─── Extract to read

Current treatments for depression usually involve a combination of talking therapies, medicine, and recommendations for lifestyle changes. Most patients make a full recovery or see their symptoms significantly reduced as a result of these treatments. However, a minority of people with depression experience unsatisfactory outcomes or no improvement with the traditional line of treatment. This type of depression is often called ‘treatment-resistant depression’, although understandably many people don’t like this term as it suggests the problem is somehow the fault of the individual who is resistant to treatment. People affected by ‘treatment-resistant depression’ predictably have higher rates of suicide than ‘treatment-responsive’ depression (Bergfeld et al., 2018) and, as various forms of treatment are attempted over a prolonged period of time, this group of patients inevitably cost more money for the health system (Heerlein et al., 2022). It is therefore crucial that alternatives to traditional medicines and established therapies are developed. One such alternative is psilocybin, which has been shown to have potential as an antidepressant for ‘treatment-resistant depression’ (Carhart-Harris et al., 2016 and 2021), although previous elf blogs on psilocybin have shown us that more work needs to be done before psilocybin assisted therapy can move in the mainstream, e.g.

Psilocybin assisted therapy may be a viable treatment for depression, but much larger studies are needed to confirm this and significant barriers remain to its implementation.
– James Rucker & Sameer Jauhar, Mental Elf blog, 3rd July 2021

The current study by Goodwin et al., (2022) aimed to identify an ‘acceptable efficacious dose’ of synthetic psilocybin in treating patients with ‘treatment-resistant depression’.

Is a single dose of synthetic psilocybin the answer for what is known as 'treatment-resistant depression'?

Is a single dose of synthetic psilocybin the answer for what is known as ‘treatment-resistant depression’?

Methods

This study was a phase 2 double-blind, dose-finding, parallel-group, randomised clinical trial conducted at 22 sites in 10 countries in Europe and North America. The trial included adults currently diagnosed with ‘treatment resistant depression’ in a current episode of depression. Participants were randomly assigned to one of three conditions to receive a single dose of psilocybin: 25 mg, 10 mg, or 1 mg doses, which was administered in a controlled environment “designed to provide a nonclinical, calming atmosphere” and “along with psychological support” given by a trained professional (“psychologists with at least master’s-level qualifications, psychiatrists, master’s-level practitioners, nurses, diploma-level cognitive behavioral therapists, or doctorate-level mental health specialists”). The trial followed the participants for 12 weeks after the administration of the drug.

──────
─── Supplied information

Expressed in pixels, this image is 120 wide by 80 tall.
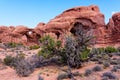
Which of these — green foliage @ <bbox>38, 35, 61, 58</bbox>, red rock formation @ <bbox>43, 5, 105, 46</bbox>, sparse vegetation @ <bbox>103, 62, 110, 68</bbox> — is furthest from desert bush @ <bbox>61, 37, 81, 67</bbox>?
red rock formation @ <bbox>43, 5, 105, 46</bbox>

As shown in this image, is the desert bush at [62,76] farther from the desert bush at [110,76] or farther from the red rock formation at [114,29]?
the red rock formation at [114,29]

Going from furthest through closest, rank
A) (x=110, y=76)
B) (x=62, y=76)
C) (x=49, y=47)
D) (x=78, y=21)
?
1. (x=78, y=21)
2. (x=49, y=47)
3. (x=62, y=76)
4. (x=110, y=76)

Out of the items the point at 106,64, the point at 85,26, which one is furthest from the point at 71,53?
the point at 85,26

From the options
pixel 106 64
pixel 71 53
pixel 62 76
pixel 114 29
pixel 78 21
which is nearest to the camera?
pixel 62 76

──────

### [Task goal]
Write out the part of the psilocybin passage above from "This study was" up to and including "of the drug.", word for word.

### [Response for this exercise]
This study was a phase 2 double-blind, dose-finding, parallel-group, randomised clinical trial conducted at 22 sites in 10 countries in Europe and North America. The trial included adults currently diagnosed with ‘treatment resistant depression’ in a current episode of depression. Participants were randomly assigned to one of three conditions to receive a single dose of psilocybin: 25 mg, 10 mg, or 1 mg doses, which was administered in a controlled environment “designed to provide a nonclinical, calming atmosphere” and “along with psychological support” given by a trained professional (“psychologists with at least master’s-level qualifications, psychiatrists, master’s-level practitioners, nurses, diploma-level cognitive behavioral therapists, or doctorate-level mental health specialists”). The trial followed the participants for 12 weeks after the administration of the drug.